Here, we start with a version of the MS MARCO passage corpus that has already been processed with SPLADE, i.e., gone through document expansion and term reweighting. Thus, no neural inference is involved. As the weights of splade are given in fp16, they have been converted to integer by taking the round of weight*100.
We're going to use the repository's root directory as the working directory. First, we need to download and extract the MS MARCO passage dataset with SPLADE processing:
#Provisory mirror
wget https://www.dropbox.com/s/459eb572gp73ewe/msmarco-passage-DistilSPLADE-max.tar.gz?dl=0 -O collections/msmarco-passage-DistilSPLADE-max.tar.gz
tar -xzvf collections/msmarco-passage-DistilSPLADE-max.tar.gz -C collections/
To confirm, msmarco-passage-DistilSPLADE-max.tar.gz
should have MD5 checksum of e0b24bbadac7af138cc0e46df2159659
.
We can now index these docs:
python -m pyserini.index -collection JsonVectorCollection \
-input collections/msmarco-passage-DistilSPLADE-max/ \
-index indexes/lucene-index.msmarco-passage-DistilSPLADE-max \
-generator DefaultLuceneDocumentGenerator -impact -pretokenized \
-threads 18 -storeRaw
The important indexing options to note here are -impact -pretokenized
: the first tells Anserini not to encode BM25 doclengths into Lucene's norms (which is the default) and the second option says not to apply any additional tokenization on the SPLADE tokens.
Upon completion, we should have an index with 8,841,823 documents. The indexing speed may vary; on a modern desktop with an SSD (using 18 threads, per above), indexing takes around twenty minutes.
To ensure that the tokenization in the index aligns exactly with the queries, we use pre-tokenized queries.
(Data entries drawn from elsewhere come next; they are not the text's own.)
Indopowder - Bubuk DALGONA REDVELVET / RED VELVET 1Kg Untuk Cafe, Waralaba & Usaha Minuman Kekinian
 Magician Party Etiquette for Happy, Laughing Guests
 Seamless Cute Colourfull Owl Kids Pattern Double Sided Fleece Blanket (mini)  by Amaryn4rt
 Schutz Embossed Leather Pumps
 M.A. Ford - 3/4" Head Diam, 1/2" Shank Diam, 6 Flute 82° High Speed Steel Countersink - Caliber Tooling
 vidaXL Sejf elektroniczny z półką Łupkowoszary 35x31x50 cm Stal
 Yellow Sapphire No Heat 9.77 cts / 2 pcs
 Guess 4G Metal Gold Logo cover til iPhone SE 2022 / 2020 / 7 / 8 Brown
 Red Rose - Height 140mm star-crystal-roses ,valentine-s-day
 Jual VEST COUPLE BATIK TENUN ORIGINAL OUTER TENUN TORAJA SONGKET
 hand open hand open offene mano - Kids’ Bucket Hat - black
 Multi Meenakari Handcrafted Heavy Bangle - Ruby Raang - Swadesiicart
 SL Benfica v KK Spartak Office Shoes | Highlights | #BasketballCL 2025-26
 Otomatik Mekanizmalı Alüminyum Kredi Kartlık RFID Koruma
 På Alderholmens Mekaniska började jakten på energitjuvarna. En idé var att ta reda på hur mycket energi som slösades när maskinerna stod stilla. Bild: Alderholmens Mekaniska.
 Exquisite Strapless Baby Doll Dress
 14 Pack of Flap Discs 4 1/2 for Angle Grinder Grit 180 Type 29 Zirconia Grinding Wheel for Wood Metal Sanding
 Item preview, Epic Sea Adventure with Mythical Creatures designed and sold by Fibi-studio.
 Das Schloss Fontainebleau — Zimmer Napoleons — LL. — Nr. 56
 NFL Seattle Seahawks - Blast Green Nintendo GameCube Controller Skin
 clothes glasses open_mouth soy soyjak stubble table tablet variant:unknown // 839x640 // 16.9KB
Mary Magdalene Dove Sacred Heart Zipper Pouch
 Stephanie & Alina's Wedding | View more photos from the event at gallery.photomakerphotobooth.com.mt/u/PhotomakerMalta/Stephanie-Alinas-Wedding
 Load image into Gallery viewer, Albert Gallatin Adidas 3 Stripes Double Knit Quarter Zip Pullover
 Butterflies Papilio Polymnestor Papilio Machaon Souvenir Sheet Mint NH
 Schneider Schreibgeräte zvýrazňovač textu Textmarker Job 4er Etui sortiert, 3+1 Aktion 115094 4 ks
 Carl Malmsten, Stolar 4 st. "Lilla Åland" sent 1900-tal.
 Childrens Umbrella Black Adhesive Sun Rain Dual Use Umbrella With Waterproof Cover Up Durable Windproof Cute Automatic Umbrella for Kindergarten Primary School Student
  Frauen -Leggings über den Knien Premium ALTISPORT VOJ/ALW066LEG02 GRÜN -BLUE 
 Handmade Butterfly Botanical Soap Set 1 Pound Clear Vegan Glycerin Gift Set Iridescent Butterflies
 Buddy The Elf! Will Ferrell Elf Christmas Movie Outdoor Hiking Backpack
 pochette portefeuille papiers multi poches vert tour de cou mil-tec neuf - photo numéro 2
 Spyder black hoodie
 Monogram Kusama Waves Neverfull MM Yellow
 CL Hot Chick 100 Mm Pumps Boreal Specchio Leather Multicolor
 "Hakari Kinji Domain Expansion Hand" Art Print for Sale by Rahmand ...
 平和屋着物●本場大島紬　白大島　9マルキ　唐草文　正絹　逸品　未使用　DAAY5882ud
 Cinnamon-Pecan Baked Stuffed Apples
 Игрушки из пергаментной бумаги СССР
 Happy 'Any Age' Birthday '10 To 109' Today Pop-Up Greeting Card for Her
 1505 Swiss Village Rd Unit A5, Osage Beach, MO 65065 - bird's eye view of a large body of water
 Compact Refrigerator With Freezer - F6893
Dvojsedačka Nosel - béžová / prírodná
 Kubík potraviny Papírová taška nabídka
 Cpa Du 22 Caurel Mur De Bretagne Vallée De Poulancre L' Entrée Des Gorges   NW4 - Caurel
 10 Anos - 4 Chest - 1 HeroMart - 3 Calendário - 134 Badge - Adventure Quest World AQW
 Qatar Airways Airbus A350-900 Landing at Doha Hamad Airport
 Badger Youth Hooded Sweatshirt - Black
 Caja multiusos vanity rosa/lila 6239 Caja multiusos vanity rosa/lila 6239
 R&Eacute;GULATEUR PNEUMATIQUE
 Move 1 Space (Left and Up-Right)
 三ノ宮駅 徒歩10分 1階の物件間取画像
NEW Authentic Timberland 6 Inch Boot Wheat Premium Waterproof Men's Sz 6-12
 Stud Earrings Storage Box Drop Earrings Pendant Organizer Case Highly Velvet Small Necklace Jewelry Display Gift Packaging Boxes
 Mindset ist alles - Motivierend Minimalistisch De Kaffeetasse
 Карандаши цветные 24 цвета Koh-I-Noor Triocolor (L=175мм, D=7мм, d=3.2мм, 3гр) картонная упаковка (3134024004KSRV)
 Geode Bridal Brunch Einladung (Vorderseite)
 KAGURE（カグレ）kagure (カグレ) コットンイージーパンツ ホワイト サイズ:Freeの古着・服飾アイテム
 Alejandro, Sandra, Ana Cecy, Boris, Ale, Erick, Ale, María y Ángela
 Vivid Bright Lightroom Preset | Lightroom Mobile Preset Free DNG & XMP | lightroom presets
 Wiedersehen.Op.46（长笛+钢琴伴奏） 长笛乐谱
First, fetch the MS MARCO passage ranking dev set queries:
# Provisory mirror
wget https://www.dropbox.com/s/fwodo2uwrqpxfs2/topics.msmarco-passage.dev-subset.distilSPLADE-max.tsv?dl=0 -O collections/topics.msmarco-passage.dev-subset.distilSPLADE-max.tsv
We can now run retrieval:
$ python -m pyserini.search --topics collections/topics.msmarco-passage.dev-subset.distilSPLADE-max.tsv \
--index indexes/lucene-index.msmarco-passage-DistilSPLADE-max \
--output runs/run.msmarco-passage-distilSPLADE-max.tsv \
--impact \
--hits 1000 --batch 36 --threads 12 \
--output-format msmarco
Query evaluation is much slower than with bag-of-words BM25; a complete run can take around half an hour. Note that the important option here is -impact
, where we specify impact scoring.
Note from authors: We are still investigating why it takes so long using pyserini, the same model (including distilbert forward in CPU) takes only 10 minutes on similar hardware using a numba implementation for the inverted index and using sequential processing (only 1-query at a time).
The output is in MS MARCO output format, so we can directly evaluate:
$ python -m pyserini.eval.msmarco_passage_eval msmarco-passage-dev-subset runs/run.msmarco-passage-distilSPLADE-max.tsv
The results should be as follows:
#####################
MRR @10: 0.36852691363078205
QueriesRanked: 6980
#####################
The final evaluation metric is very close to the one reported in the paper (0.368).